Atiaf Alwazir, Head of QCEA’s Peace Programme
[Photo: A workshop using the Razor wire & olive branches toolkit – Michael Preston for Quakers in Britain]
We’re delighted to have a new base for Quaker work – a self-contained office attached to Quaker Meeting House, Woodhouse Lane in Leeds. This is a milestone in realising our vision of becoming less London-centric, more supportive of flexible working, and better placed to serve the needs of Quaker communities across Britain.
The office will be a base for action with Quakers in the north of England, with space for national committee meetings and events in the meeting house next door.
[Picture: Deputy Recording Clerk Juliet Prager settles into the new Leeds Hub]
How organisations keep people safe has received scrutiny over the last year. We engaged an external safeguarding agency to review our historic cases, which concluded that there were no high-risk cases needing further investigation. We have adopted a new secure safeguarding database. We aim to ensure that all safeguarding incidents and concerns are logged on this single system.
We launched new model documents for Quaker area meetings, whose trustees are responsible for safeguarding in local meetings. These are already being adopted in many area meetings, and we are encouraging them to renew their safeguarding policies by the end of 2022. We will provide clarification and support where it is needed.
Our trustees have adopted a substantially revised BYM Safeguarding Policy and a new Online Safeguarding Policy. The new Safeguarding Officer is helping us to develop our safeguarding practice as well as supporting area meeting safeguarding coordinators. Area meetings can access specialist advice and training from the independent Christian safeguarding charity, Thirtyone:eight.
[Picture: A children's session at Yearly Meeting 2018 – Mike Pinches]
Supporting Quaker work gives us the means and the profile to make a real impact, as a thriving faith community working nationally and internationally for peace, justice, equality and sustainability.
To find out how to support this work with a gift visit our website:
In 2020 gifts in wills were especially important for BYM and supported our work during a year of great uncertainty. The generosity and deep values of Friends who came before are very much by our side. They put their faith into action for a sustainable and peaceful world.
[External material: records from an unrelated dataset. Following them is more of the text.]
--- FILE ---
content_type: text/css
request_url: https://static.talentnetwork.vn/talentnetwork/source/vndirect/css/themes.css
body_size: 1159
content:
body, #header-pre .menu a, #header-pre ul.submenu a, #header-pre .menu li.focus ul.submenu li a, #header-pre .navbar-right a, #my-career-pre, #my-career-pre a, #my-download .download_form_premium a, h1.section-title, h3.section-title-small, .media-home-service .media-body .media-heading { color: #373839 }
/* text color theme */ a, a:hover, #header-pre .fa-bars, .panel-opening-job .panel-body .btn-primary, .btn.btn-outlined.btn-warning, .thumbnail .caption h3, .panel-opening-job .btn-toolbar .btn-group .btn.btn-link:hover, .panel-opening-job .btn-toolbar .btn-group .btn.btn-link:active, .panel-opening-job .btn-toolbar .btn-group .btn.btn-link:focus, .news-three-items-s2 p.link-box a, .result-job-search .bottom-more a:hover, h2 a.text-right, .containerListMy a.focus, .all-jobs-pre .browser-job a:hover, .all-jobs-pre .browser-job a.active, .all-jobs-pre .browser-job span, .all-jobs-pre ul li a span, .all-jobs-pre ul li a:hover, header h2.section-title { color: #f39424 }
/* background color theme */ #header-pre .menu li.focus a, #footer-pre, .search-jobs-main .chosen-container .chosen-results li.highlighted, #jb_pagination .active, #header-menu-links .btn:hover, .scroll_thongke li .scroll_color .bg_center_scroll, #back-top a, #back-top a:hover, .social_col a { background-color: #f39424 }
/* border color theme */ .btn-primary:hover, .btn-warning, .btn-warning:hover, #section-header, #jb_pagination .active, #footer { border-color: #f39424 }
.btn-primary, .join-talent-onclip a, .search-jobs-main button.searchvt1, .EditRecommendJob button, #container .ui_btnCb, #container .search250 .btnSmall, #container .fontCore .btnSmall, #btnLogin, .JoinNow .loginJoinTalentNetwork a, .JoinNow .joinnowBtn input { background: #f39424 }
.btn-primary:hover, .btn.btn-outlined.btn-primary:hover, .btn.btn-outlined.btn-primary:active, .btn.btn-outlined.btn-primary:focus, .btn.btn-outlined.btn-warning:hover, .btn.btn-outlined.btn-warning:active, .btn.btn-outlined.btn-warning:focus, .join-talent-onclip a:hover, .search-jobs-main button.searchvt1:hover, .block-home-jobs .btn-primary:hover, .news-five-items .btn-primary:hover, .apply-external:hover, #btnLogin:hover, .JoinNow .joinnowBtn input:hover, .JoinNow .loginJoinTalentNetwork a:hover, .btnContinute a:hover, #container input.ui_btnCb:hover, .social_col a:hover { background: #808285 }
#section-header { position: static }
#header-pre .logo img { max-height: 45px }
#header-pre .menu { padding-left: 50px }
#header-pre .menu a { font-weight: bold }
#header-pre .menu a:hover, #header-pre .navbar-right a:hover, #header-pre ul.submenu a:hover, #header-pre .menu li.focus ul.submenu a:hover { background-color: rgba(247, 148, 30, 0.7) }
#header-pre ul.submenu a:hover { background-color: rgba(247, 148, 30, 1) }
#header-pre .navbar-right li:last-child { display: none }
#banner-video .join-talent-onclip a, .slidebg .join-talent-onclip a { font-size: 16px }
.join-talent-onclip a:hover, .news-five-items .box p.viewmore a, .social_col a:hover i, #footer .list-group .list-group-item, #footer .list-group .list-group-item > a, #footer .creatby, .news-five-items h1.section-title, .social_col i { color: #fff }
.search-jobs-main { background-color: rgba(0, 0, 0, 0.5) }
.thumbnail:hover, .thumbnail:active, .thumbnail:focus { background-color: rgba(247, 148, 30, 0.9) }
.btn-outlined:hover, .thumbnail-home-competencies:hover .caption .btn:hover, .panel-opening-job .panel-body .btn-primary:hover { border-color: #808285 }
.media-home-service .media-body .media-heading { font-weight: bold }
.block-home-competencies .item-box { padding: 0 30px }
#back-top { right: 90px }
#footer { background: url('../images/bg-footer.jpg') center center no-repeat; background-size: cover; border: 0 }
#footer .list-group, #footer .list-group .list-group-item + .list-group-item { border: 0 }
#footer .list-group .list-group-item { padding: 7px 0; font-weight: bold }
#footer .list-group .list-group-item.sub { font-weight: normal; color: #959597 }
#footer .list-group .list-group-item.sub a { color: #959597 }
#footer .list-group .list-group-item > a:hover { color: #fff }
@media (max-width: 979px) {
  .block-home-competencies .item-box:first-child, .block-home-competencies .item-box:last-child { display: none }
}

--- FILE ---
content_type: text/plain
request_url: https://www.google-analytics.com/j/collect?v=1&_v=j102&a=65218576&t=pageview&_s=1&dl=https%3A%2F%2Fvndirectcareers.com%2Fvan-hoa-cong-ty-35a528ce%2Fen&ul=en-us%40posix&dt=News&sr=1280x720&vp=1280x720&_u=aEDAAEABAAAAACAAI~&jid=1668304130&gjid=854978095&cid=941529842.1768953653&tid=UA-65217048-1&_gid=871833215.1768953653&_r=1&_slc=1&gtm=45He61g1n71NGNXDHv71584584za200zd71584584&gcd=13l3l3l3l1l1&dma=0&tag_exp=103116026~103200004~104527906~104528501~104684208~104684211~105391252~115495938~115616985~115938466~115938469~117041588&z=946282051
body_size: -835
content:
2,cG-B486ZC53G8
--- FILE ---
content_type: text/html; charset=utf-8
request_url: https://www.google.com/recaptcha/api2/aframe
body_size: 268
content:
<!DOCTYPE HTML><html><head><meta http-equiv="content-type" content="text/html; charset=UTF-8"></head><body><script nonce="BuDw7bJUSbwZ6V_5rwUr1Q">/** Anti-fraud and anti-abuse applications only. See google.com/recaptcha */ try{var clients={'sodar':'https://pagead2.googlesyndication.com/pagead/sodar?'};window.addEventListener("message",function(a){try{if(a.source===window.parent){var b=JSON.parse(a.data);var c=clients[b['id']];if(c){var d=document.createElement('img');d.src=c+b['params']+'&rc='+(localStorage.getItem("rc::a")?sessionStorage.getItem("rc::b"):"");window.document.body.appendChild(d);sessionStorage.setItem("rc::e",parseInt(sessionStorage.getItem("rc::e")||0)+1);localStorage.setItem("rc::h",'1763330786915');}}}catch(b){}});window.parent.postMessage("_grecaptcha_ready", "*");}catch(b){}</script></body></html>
If you would like to give the gift of equality, peace, truth, justice and simplicity to the next generation of Quakers, please visit www.quaker.org.uk/legacy.
“I give because I deeply value the Quaker mix of encouragement for spiritual exploration, work for social justice and equality and environmental concern. Britain Yearly Meeting is us: it both organises our wider contribution to society and nourishes our grass roots.”
Margaret Laurie, Quaker
[Picture by Poppy McGee]
Moving forwards with your support
Despite the uncertainty of the world around us, our vision for thriving Quaker communities and a sustainable and peaceful world remains clear.
Restrictions haven't stopped the work, witness and worship that strengthens and empowers our community.